WHAT IS NEEDED. Retype exactly the lines that run from the line with "Is pixel 259" to the final line of the entries, keeping both ends and nothing else.

MATERIAL FOR THE TASK.
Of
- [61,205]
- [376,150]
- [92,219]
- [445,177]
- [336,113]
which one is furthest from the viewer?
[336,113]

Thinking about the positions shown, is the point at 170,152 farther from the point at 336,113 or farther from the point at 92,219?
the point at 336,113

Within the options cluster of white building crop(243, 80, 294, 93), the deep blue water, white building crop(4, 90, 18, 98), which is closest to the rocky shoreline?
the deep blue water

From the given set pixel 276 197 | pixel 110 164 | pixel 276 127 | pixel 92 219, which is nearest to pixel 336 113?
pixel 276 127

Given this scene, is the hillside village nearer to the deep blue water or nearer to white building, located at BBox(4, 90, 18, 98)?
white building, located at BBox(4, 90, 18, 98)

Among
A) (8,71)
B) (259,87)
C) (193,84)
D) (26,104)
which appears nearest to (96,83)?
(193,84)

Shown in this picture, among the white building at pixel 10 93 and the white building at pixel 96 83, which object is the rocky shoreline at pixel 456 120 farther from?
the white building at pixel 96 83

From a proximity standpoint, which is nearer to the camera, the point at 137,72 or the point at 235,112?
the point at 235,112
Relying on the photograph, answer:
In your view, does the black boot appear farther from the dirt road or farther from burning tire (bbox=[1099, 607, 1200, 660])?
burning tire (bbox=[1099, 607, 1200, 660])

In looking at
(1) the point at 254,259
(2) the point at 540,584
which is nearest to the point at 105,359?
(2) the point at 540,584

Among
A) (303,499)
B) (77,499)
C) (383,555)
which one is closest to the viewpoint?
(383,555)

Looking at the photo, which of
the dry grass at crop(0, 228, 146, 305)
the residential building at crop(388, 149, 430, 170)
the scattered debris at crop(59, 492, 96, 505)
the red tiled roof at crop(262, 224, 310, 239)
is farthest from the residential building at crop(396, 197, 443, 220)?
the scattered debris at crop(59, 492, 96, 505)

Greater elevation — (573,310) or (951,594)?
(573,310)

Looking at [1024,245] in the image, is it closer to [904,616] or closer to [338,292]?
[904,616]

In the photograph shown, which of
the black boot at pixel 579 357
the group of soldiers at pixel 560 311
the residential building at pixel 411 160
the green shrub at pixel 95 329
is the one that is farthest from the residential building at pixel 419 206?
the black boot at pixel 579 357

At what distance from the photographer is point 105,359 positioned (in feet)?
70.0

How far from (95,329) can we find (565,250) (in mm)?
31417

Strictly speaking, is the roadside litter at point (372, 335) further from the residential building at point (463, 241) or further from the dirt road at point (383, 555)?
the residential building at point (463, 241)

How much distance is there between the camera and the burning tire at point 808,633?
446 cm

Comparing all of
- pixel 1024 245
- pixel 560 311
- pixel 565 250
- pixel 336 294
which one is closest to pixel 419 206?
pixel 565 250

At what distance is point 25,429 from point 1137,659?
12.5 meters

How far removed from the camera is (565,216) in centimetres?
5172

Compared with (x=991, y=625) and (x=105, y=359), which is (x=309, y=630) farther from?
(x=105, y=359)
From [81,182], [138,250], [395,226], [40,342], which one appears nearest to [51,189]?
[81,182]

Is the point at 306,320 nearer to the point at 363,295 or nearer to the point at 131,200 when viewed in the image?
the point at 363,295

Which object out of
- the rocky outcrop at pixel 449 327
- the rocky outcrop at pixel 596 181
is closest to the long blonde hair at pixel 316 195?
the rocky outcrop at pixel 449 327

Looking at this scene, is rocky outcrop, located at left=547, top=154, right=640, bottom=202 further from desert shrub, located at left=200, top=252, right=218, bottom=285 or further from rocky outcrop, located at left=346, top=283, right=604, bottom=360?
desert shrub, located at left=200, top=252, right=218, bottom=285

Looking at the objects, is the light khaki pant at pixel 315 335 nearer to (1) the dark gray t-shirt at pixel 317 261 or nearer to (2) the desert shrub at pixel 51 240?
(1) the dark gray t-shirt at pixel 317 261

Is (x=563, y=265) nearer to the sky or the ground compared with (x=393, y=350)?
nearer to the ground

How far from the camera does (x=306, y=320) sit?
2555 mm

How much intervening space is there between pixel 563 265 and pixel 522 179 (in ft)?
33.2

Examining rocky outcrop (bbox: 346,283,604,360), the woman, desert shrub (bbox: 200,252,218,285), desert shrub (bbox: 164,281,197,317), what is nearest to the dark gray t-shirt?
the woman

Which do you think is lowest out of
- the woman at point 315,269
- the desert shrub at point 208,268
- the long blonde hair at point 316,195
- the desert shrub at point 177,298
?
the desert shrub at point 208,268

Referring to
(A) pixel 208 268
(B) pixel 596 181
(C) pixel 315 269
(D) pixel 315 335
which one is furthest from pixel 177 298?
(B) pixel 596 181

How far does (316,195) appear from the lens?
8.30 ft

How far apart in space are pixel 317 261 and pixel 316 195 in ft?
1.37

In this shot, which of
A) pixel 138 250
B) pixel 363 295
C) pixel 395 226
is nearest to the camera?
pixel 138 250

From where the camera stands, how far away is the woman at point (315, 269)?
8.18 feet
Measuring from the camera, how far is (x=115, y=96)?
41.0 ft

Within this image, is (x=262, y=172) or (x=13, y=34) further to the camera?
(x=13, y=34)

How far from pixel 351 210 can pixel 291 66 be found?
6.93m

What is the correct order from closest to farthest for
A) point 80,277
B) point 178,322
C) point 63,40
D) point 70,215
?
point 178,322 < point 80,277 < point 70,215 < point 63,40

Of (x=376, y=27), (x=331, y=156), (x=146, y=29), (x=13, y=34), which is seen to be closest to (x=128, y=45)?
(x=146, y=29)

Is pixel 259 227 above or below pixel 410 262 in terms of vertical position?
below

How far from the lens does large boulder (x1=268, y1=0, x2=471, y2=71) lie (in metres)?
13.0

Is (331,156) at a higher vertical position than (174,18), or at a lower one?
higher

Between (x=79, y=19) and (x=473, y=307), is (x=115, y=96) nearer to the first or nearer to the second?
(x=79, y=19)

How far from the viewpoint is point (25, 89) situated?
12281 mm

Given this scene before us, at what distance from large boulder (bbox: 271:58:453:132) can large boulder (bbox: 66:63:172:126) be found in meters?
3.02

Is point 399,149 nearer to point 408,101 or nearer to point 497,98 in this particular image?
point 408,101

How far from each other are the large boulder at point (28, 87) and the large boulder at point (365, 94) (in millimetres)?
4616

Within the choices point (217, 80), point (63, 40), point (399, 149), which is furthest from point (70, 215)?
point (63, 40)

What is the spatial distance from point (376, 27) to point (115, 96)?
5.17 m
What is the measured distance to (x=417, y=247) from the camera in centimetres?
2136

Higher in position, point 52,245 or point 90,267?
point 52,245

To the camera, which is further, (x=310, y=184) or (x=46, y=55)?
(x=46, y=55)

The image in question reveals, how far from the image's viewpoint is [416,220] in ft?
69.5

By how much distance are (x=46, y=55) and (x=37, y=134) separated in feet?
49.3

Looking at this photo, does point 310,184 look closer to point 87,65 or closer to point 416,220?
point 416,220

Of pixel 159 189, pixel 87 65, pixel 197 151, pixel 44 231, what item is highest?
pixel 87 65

ANSWER TO THE EXERCISE.
Is pixel 259 227 above or below pixel 410 262 in terms of vertical position?
below

How far from the lens does large boulder (x1=268, y1=0, x2=471, y2=71) lie (in metres)?
13.0

Is (331,156) at a higher vertical position than (174,18), or at a lower one?
higher

Between (x=79, y=19) and (x=473, y=307), is (x=115, y=96) nearer to the first or nearer to the second?
(x=79, y=19)

How far from the viewpoint is point (25, 89) situated?
12281 mm

Given this scene before us, at what distance from large boulder (bbox: 271:58:453:132) can large boulder (bbox: 66:63:172:126) be found in meters?
3.02

Is point 399,149 nearer to point 408,101 or nearer to point 497,98 in this particular image?
point 408,101

How far from each other are the large boulder at point (28, 87) and the large boulder at point (365, 94) (in millimetres)?
4616

Within the choices point (217, 80), point (63, 40), point (399, 149), which is furthest from point (70, 215)?
point (63, 40)

What is the spatial distance from point (376, 27) to point (115, 96)?
5.17 m
What is the measured distance to (x=417, y=247) from the camera in centimetres?
2136

Higher in position, point 52,245 or point 90,267?
point 52,245

To the camera, which is further, (x=310, y=184) or (x=46, y=55)?
(x=46, y=55)

The image in question reveals, how far from the image's viewpoint is [416,220] in ft?
69.5

By how much distance are (x=46, y=55) and (x=37, y=134) separated in feet?
49.3

Looking at this photo, does point 310,184 look closer to point 87,65 or closer to point 416,220?
point 416,220

Of pixel 159 189, pixel 87 65, pixel 197 151, pixel 44 231, what item is highest?
pixel 87 65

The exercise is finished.